Uma Europa mais pequena num mundo globalizado? Trata-se de uma evidência histórica. Sim, a Europa, e com ela o Ocidente, tornou-se mais pequena num mundo globalizado. E no entanto... é enorme! Supondo que os dados que se seguem não são estatísticas propagandísticas, a Europa, em 2013, tem: 500 milhões de pessoas, 4,5 milhões de quilómetros quadrados; um PIB de 18 biliões de dólares [13 biliões de euros], maior do que o dos Estados Unidos e três vezes maior do que o da China. E há 12 biliões de euros de meios financeiros disponíveis na zona euro!

Estaremos perante uma Europa-Gulliver acorrentada por liliputianos medíocres, a saber os próprios Estados, os seus egoísmos e a concorrência de interesses nacionais que impedem o surgimento de uma Europa grande e unida? Ou perante o somatório de interesses particulares, industriais e financeiros, que manobram a Europa como entendem, enredando-a nas malhas de lóbis bem organizados?

E se a atrofia, impotência e fracasso da Europa não fossem obra de uma grande conspiração contra a Europa

É longa a lista dos liliputianos deste Gulliver acorrentado que seria a Europa. Podíamos aumentá-la ainda com os “bodes-expiatórios” que a Europa sempre soube criar ao longo da sua história, para se eximir dos seus próprios fracassos e impotências. E se a atrofia, impotência e fracasso da Europa não fossem obra de uma grande conspiração contra a Europa?

Europa-Gulliver

“Somos responsáveis por tudo e todos, e eu mais que quaisquer outros”, dizia Ivan Karamazov. O inferno europeu, os liliputianos da Europa-Gulliver seriam esses outros! Ótima maneira de ilibar os cidadãos, as opiniões e os povos europeus de qualquer responsabilidade na atrofia da Europa.

Defendo a ideia radicalmente oposta: se a Europa, apesar – ou por causa – da sua imensa riqueza financeira, da abundância de bens tanto materiais como imateriais, está a desaparecer do cenário mundial, é devido aos próprios europeus e, em especial, às gerações hoje no poder, esses miúdos mimados do pós-guerra, que só conheceram a paz, a prosperidade e a busca egoísta da sua felicidade individual.

Não dedicando o mínimo vital para garantir a sua integridade e soberania em domínios estratégicos, preferem financiar o seu conforto pequeno-burguês e mandar às urtigas aquilo que define o espírito europeu e o que a Europa tem de melhor: o seu humanismo autêntico, o seu profundo altruísmo.

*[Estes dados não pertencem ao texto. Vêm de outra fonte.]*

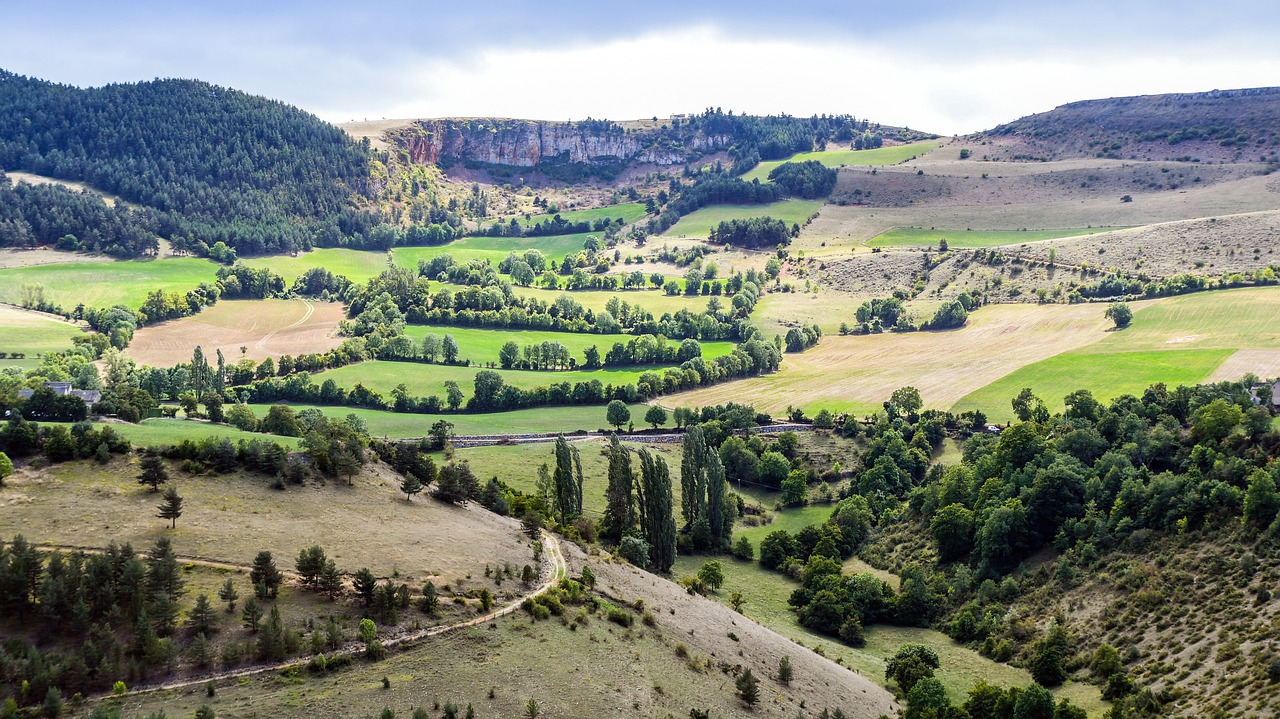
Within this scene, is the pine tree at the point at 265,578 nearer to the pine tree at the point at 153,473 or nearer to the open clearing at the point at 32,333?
the pine tree at the point at 153,473

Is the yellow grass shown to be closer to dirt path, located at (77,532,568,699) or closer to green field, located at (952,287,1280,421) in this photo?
green field, located at (952,287,1280,421)

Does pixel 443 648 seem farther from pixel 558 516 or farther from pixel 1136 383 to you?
pixel 1136 383

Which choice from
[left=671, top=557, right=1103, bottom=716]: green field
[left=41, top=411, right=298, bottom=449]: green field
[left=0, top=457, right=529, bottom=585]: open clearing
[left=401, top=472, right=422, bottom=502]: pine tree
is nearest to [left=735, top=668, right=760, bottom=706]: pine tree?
[left=0, top=457, right=529, bottom=585]: open clearing

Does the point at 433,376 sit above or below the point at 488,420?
above

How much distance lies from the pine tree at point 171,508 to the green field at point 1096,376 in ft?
368

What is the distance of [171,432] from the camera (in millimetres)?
88500

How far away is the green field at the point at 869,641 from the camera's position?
263 ft

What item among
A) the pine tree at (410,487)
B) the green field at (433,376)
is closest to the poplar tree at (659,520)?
the pine tree at (410,487)

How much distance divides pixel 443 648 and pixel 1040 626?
55.1m

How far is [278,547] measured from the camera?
2689 inches

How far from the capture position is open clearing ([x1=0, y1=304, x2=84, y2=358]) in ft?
566

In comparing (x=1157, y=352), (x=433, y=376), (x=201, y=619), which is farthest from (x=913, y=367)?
(x=201, y=619)

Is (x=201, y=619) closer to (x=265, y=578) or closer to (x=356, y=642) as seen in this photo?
(x=265, y=578)

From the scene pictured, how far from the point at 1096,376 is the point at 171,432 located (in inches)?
5086
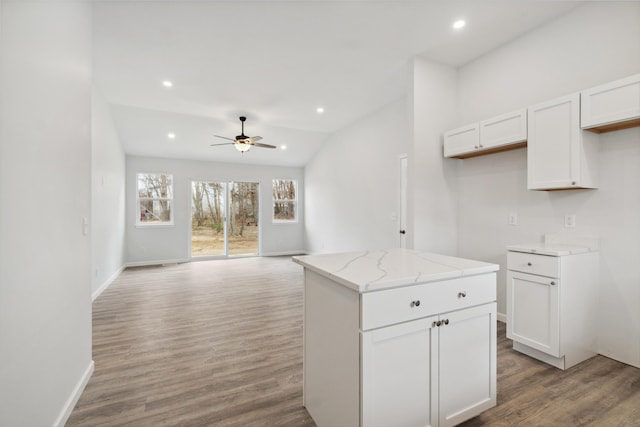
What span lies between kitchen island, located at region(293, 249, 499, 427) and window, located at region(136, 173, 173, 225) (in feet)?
20.8

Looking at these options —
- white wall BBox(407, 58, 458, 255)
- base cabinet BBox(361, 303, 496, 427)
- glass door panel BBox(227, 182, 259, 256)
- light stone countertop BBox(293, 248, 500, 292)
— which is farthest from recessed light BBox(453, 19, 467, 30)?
glass door panel BBox(227, 182, 259, 256)

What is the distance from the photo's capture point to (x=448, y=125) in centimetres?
348

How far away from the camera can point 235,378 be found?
210 centimetres

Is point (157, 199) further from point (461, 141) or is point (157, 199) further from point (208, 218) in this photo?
point (461, 141)

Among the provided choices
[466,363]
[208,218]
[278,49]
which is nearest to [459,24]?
[278,49]

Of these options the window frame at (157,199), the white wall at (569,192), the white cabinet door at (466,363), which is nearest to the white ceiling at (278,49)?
the white wall at (569,192)

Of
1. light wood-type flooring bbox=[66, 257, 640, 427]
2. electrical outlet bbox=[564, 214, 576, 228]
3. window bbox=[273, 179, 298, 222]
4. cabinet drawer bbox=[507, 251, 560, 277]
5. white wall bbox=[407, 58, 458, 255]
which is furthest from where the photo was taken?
window bbox=[273, 179, 298, 222]

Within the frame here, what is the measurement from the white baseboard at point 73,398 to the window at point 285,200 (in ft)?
19.7

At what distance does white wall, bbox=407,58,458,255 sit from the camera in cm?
330

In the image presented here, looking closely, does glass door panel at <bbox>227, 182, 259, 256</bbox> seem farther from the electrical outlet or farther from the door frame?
the electrical outlet

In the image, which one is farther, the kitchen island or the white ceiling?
the white ceiling

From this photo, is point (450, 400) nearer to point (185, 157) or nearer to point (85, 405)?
point (85, 405)

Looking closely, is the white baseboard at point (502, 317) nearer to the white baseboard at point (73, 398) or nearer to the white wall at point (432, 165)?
the white wall at point (432, 165)

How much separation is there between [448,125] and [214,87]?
3228 millimetres
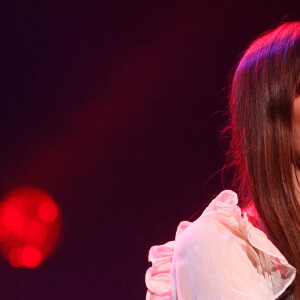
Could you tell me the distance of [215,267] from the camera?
2.96 feet

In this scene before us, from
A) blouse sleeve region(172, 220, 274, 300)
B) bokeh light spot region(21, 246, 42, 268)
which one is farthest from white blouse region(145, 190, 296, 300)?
bokeh light spot region(21, 246, 42, 268)

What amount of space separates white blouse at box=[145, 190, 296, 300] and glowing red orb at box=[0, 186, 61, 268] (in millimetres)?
1753

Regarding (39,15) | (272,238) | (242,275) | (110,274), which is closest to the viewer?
(242,275)

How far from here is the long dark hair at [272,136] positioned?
101cm

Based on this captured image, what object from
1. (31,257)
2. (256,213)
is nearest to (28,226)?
(31,257)

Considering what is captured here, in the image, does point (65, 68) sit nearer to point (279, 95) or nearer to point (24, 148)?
point (24, 148)

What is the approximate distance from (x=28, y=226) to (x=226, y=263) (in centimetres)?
203

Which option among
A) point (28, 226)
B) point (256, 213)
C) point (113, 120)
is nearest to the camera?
point (256, 213)

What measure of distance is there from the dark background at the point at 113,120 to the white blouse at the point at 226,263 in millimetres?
1683

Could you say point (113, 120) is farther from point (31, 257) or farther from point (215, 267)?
point (215, 267)

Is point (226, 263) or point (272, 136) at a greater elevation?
point (272, 136)

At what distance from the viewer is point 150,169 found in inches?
106

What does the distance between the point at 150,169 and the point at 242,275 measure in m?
1.80

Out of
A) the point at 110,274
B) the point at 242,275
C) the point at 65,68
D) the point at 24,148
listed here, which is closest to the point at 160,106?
the point at 65,68
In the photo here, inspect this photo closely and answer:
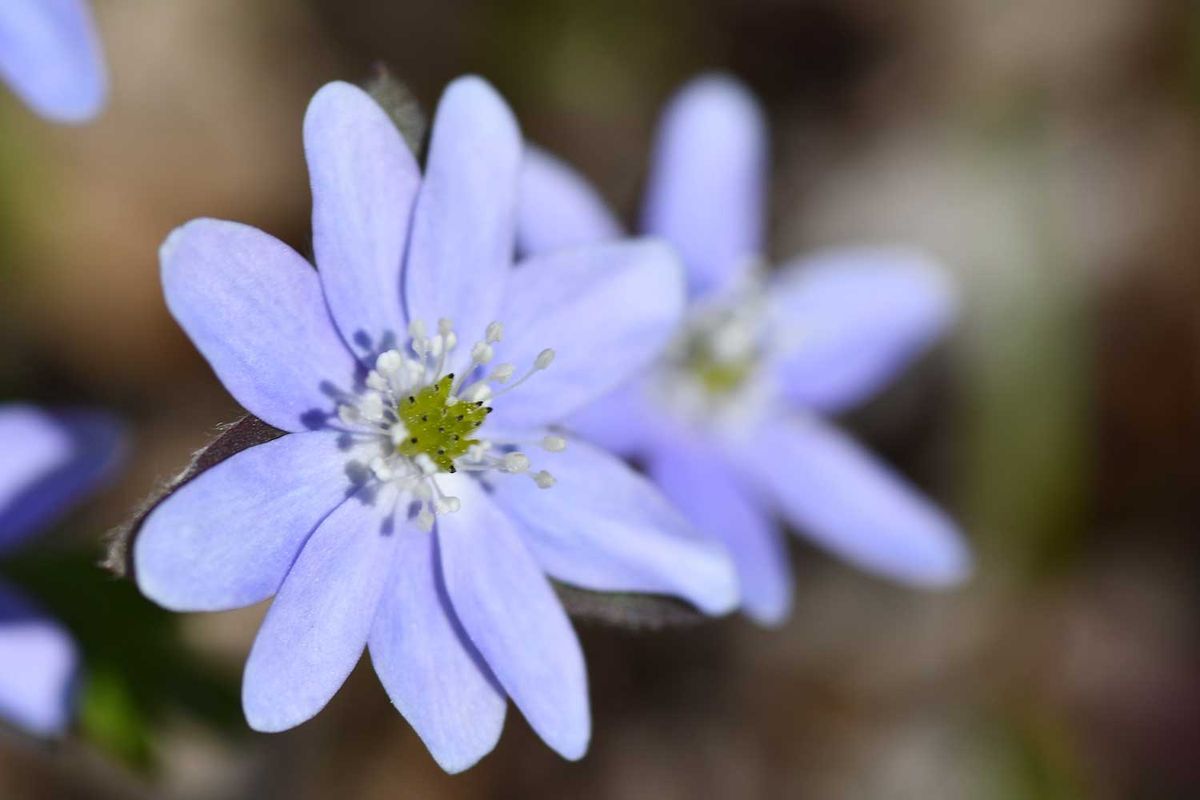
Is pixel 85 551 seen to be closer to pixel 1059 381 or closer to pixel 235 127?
pixel 235 127

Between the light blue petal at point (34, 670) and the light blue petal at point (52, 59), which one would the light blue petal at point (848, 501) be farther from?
the light blue petal at point (52, 59)

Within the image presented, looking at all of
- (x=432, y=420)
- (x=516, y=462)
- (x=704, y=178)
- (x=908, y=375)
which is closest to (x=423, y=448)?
(x=432, y=420)

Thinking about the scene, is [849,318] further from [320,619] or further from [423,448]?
[320,619]

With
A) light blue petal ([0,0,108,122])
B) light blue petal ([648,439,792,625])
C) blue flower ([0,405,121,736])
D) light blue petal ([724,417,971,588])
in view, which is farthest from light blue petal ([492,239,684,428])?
light blue petal ([724,417,971,588])

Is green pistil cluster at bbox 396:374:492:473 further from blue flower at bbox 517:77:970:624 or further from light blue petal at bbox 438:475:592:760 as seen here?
blue flower at bbox 517:77:970:624

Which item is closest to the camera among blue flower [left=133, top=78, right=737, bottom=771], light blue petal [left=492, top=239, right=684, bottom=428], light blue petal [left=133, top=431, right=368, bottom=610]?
light blue petal [left=133, top=431, right=368, bottom=610]

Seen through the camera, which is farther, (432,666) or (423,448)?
(423,448)

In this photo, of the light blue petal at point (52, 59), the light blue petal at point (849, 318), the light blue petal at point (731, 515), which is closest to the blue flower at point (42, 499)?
the light blue petal at point (52, 59)
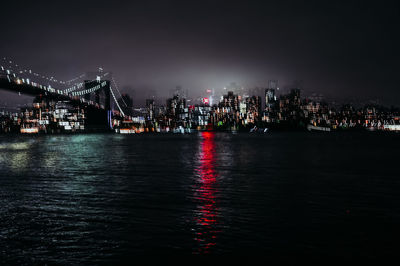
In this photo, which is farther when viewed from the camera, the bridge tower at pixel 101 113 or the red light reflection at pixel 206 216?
the bridge tower at pixel 101 113

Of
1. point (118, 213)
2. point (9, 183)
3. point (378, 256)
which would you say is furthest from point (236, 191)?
point (9, 183)

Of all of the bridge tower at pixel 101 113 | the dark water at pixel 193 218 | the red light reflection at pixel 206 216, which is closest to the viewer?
the dark water at pixel 193 218

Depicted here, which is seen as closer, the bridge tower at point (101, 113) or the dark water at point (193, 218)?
the dark water at point (193, 218)

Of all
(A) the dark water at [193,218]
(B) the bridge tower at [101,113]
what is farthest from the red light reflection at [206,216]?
(B) the bridge tower at [101,113]

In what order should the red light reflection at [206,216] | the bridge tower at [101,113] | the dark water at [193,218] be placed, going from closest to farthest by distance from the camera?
the dark water at [193,218] < the red light reflection at [206,216] < the bridge tower at [101,113]

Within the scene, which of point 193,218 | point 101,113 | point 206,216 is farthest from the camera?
point 101,113

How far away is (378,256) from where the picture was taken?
820 centimetres

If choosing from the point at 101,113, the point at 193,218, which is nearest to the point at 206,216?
the point at 193,218

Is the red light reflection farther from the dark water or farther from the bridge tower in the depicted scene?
the bridge tower

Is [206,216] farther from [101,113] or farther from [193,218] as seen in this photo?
[101,113]

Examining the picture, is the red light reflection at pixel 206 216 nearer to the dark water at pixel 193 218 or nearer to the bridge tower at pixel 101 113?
the dark water at pixel 193 218

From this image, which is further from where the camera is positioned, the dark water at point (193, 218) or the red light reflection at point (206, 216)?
the red light reflection at point (206, 216)

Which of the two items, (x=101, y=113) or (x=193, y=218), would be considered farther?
(x=101, y=113)

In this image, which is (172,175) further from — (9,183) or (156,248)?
(156,248)
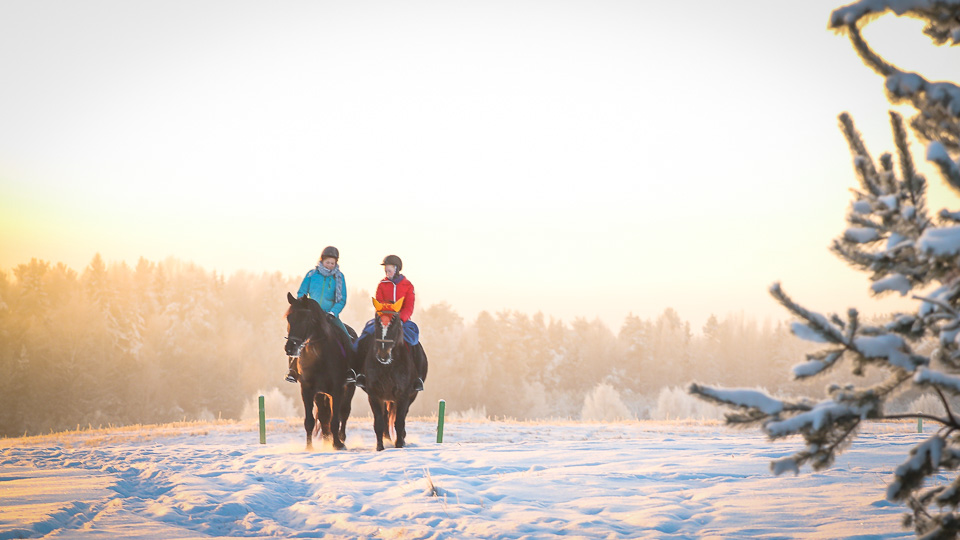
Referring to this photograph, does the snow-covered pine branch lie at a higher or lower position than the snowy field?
higher

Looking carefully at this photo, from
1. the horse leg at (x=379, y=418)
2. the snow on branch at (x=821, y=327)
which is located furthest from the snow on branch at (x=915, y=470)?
the horse leg at (x=379, y=418)

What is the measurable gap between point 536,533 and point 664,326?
89.1 meters

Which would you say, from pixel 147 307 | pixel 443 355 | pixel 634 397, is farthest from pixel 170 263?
pixel 634 397

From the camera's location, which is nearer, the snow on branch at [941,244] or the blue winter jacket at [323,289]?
→ the snow on branch at [941,244]

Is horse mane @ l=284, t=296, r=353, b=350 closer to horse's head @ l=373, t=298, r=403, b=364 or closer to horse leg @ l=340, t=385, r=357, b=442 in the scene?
horse leg @ l=340, t=385, r=357, b=442

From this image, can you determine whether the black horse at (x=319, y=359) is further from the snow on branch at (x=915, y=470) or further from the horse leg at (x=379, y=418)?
the snow on branch at (x=915, y=470)

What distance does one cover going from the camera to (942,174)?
2613mm

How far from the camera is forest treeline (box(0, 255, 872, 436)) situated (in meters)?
55.3

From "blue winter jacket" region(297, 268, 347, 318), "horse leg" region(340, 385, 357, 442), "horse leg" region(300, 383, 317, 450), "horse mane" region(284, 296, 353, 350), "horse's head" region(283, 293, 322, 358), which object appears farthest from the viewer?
"horse leg" region(340, 385, 357, 442)

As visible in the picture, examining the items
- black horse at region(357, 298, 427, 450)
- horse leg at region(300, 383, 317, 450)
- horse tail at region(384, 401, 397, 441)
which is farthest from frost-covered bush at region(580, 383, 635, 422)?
horse leg at region(300, 383, 317, 450)

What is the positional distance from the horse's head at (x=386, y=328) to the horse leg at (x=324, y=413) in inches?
71.0

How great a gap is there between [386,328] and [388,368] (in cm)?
81

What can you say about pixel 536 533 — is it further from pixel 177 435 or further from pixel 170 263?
pixel 170 263

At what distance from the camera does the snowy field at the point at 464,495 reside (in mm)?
5648
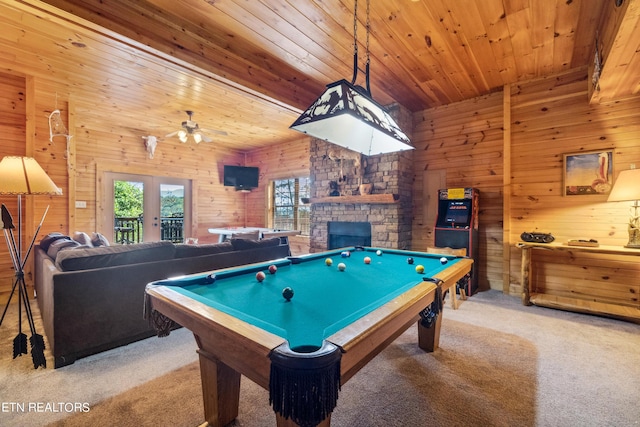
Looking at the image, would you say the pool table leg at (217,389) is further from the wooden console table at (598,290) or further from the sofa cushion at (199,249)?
the wooden console table at (598,290)

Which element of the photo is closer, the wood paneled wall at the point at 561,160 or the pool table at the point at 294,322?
the pool table at the point at 294,322

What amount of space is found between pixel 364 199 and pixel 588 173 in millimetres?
2787

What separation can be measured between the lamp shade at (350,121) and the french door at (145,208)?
5.35 metres

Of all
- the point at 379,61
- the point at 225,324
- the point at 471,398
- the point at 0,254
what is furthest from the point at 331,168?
the point at 0,254

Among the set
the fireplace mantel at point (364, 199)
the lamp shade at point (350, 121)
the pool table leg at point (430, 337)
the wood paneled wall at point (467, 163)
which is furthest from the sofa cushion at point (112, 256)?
the wood paneled wall at point (467, 163)

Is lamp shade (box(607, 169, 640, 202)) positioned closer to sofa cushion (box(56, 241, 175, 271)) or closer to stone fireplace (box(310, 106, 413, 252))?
stone fireplace (box(310, 106, 413, 252))

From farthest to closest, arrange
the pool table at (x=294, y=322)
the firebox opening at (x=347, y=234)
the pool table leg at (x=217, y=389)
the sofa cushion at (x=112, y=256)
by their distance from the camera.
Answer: the firebox opening at (x=347, y=234) < the sofa cushion at (x=112, y=256) < the pool table leg at (x=217, y=389) < the pool table at (x=294, y=322)

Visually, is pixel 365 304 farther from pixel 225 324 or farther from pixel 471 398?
pixel 471 398

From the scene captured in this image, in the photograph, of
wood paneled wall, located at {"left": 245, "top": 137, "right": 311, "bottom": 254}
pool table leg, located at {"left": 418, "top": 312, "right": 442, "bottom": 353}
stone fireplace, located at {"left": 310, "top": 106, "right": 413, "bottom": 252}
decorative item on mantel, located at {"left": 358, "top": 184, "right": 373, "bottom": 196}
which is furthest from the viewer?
wood paneled wall, located at {"left": 245, "top": 137, "right": 311, "bottom": 254}

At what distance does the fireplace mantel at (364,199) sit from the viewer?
4.28 m

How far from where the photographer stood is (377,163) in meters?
4.67

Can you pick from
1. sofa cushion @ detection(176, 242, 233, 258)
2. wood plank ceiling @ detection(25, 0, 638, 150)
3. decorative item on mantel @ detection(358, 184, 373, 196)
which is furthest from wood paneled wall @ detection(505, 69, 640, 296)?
sofa cushion @ detection(176, 242, 233, 258)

Se a Europa está mal, se está tão atrofiada hoje num mundo em aparente expansão, é exatamente porque os europeus deixaram de ser europeus.

“Roma já não está em Roma”, da mesma forma que a ideia de Europa abandonou os europeus.

Cornucópia de abundância

Podíamos ficar por esta constatação: uma Europa sem projeto, sem identidade, resumida ao que os outros esperam dela – um mercado, um espaço a preencher, uma cornucópia de abundância e bem-estar, a visitar ou pilhar.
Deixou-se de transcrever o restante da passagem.